▸ To do
Start with the line containing "Destiny's Princess A" and write out each line through the end of the listing, exactly as given.

▸ Input material
^^^^
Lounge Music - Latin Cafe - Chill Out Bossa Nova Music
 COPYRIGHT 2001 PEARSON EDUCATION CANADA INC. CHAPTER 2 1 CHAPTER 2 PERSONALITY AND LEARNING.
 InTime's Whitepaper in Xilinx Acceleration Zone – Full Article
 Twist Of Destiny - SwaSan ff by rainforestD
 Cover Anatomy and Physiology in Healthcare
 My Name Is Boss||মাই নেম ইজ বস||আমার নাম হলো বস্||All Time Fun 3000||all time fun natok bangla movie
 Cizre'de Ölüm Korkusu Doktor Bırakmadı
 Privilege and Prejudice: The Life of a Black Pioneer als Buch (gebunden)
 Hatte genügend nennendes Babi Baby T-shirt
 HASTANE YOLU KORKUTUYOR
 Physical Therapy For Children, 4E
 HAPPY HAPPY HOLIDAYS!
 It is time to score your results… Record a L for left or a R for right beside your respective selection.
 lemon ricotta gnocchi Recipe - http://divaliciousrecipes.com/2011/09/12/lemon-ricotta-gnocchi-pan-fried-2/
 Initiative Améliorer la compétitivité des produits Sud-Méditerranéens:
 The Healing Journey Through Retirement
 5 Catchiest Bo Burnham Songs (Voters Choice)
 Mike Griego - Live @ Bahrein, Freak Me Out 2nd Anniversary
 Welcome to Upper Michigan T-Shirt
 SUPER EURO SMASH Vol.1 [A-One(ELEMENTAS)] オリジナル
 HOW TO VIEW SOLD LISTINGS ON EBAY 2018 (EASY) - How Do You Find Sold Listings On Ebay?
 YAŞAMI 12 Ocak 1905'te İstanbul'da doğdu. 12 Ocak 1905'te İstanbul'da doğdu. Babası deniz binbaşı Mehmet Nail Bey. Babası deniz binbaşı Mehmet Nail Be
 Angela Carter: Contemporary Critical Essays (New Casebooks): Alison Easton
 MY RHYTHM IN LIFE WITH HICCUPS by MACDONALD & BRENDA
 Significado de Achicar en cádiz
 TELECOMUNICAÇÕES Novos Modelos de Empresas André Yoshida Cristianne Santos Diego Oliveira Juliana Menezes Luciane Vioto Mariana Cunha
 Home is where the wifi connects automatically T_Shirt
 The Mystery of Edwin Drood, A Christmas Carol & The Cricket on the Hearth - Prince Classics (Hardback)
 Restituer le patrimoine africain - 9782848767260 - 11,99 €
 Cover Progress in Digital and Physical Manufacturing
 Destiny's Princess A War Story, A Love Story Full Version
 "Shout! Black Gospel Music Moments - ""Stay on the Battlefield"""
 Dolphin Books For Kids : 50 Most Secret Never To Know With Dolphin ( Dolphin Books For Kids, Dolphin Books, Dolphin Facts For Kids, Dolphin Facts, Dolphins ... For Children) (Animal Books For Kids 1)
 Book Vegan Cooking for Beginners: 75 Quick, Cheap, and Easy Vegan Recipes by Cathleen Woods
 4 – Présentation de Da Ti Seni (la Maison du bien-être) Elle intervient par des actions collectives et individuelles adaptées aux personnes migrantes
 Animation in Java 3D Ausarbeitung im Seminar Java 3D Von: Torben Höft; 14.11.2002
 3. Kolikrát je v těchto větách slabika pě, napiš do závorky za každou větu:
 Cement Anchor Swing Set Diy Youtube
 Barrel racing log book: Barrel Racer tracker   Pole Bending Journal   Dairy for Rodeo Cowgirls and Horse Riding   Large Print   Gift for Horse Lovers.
^^^^
▸ Response to the task
 Destiny's Princess A War Story, A Love Story Full Version
 "Shout! Black Gospel Music Moments - ""Stay on the Battlefield"""
 Dolphin Books For Kids : 50 Most Secret Never To Know With Dolphin ( Dolphin Books For Kids, Dolphin Books, Dolphin Facts For Kids, Dolphin Facts, Dolphins ... For Children) (Animal Books For Kids 1)
 Book Vegan Cooking for Beginners: 75 Quick, Cheap, and Easy Vegan Recipes by Cathleen Woods
 4 – Présentation de Da Ti Seni (la Maison du bien-être) Elle intervient par des actions collectives et individuelles adaptées aux personnes migrantes
 Animation in Java 3D Ausarbeitung im Seminar Java 3D Von: Torben Höft; 14.11.2002
 3. Kolikrát je v těchto větách slabika pě, napiš do závorky za každou větu:
 Cement Anchor Swing Set Diy Youtube
 Barrel racing log book: Barrel Racer tracker   Pole Bending Journal   Dairy for Rodeo Cowgirls and Horse Riding   Large Print   Gift for Horse Lovers.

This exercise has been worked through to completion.